Testing of Relational systems to Event systems

We need to make sure that each service can do things on its own, while also we need to understand if they work together in concert. Replaying an event stream can validate both.

Service Health Permutations

A classic strategy would be to rerun this a few times, for each service. Then we could run a tier of tests that ensure failsafe against network segmentation / unavailability, and the interoperation between services. I’ve had to build these layers of tests, and it’s both reliable and efficient to maintain and scale.

In the context of an event-driven set of services, there are some new strategies ways to implement this pattern. Some core patterns that need to be tested revolve around parallelism:

Services’ stand-alone functionality
Correct interaction with related services
Stability when other services are down
Recoverability from downtime, segmentation (latency), and multiplicity.

Service Dependencies

These tests would work within the scope of each service, e.g. Customer, User, Roles, Contract, and Approvals. For multi-service ‘workflows’, there it seems there is some degree of order needed: Customer & User first, then Roles & Contracts, and finally Approvals. This is based on the assumption that they stack in this way – but in principle this would work in regardless of the appropriate order.

This order could be defined as a dependency tree, in the test harness config or in a more generalized config as for terraform or kubernetes.

Test Types, or Layers

to Test

The above link calls out the kind of test-isolation layers that we should look for in this situation. The app-level integration tests (usually focused on interfaces), can be generalized here to any application’s or service’s interface with another. In this way, we can preserve the ideas of

Service unit tests
API static schema exerciser
Happy paths
- Operational integration tests
- Multi-step integration tests
- Multi-service integration tests

Seeding event data

The typical sources for testing data are

backups,
exogenous imports, and
seed data.

These can be read from relational databases, flat files, graph stores, etc. In all cases, the importance lies with correctly translating source data into network events.

The primary way to accomplish this is with the services / applications themselves. Specific business logic is generally located within a specific service. Such [micro] service design patterns include an initialization function that translates stored data into event activity.

Such initialization need not be limited to bootstrapping, but can also be applied to

cache-warming,
data for test mocks or ‘fabrications’, and
‘live event simulation’ for compliance.

Seed Generation

Sourced (non-seed) data needs to be ‘fuzzed’ or changed to anonymize values that could represent PII, trade secrets, IP, or otherwise. Sourcing such data from a sanitized dictionary is more correct than scrambling or permuting the data in-place data, since sufficient analysis may reveal clues useful in a security/hack operation.

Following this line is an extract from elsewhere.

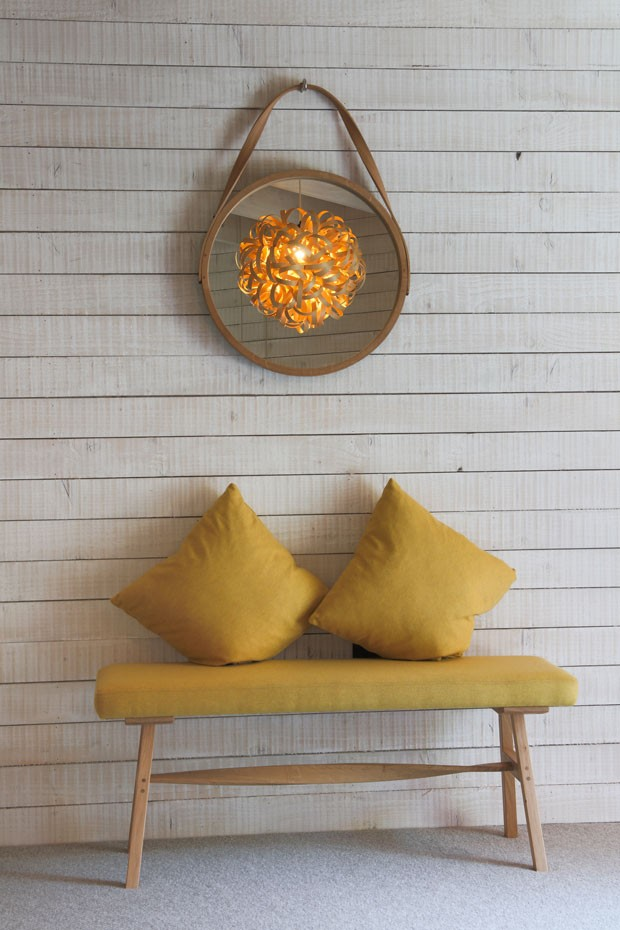 Casa é toda decorada com madeira de forma delicada (Foto: Divulgação)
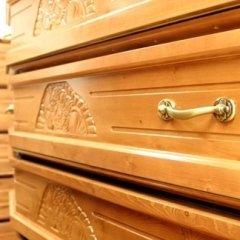 Bara in legno chiaro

An ideal strategy is to generate seed data from sources, using statistical modeling. Such methods include

bounds identification,
fréchet distribution,
holographic reduced representation,
fast-fourier transform,
irrelevant variable removal,
spectrum-based variance localization
and others

These and others form a general class of heuristic analysis that can be used to produce data kernels for seed data. Besides derived data, it is important to add ‘oracle’ data, such as canary data that was known to cause issues of specific risk.

Product-specified tests are another form of oracle data, and are so common that they are often overlooked as such.

These can include prototypes of a given model, like “Borrowers without a co-signer that are missing an identity document”, or “Contract with 3 parties in jurisdiction X”. Stages of a business workflow can also be overtly represented.

These prototypes can act as a form of seed. A system can also instantiate them: for automation checks, exploratory testing, sales demos, local development environments, etc. Such data can be called mocks, seeds, fixtures, fabrications, profiles, persona, prototpyes, exemplars, canaries, scenario data, and more.

I18n

Even then, ideally the created data follows certain situational norms, such as person-names localized to the jurisdiction / society of the users, heuristically-correct data bounds, etc.

Validation

Data seed generation needs to be a first-class app/service with its own validation. In addition to programmatic analysis, manual analysis can be performed intermittently, as part of the company’s compliance process.

Test framework as Event listener

Since this is an evented system, any integration testing layer can be be multi-purposed to look for emitted events — instead of, or in addition to, a classical response (REST, or language API/hooks). The same tests and scenarios could be used with a switch, causing the framework to use the event-based validation. Likely though, the expected events (mocked or duck-typed) would be the sole manner of asserting success of the integration test. Some new patterns may need to be introduced, to correctly simulate Time, for scenarios involving scheduling.

One of the utilities of this method is that a large suite of existing tests can be incrementally migrated to use event-based validation.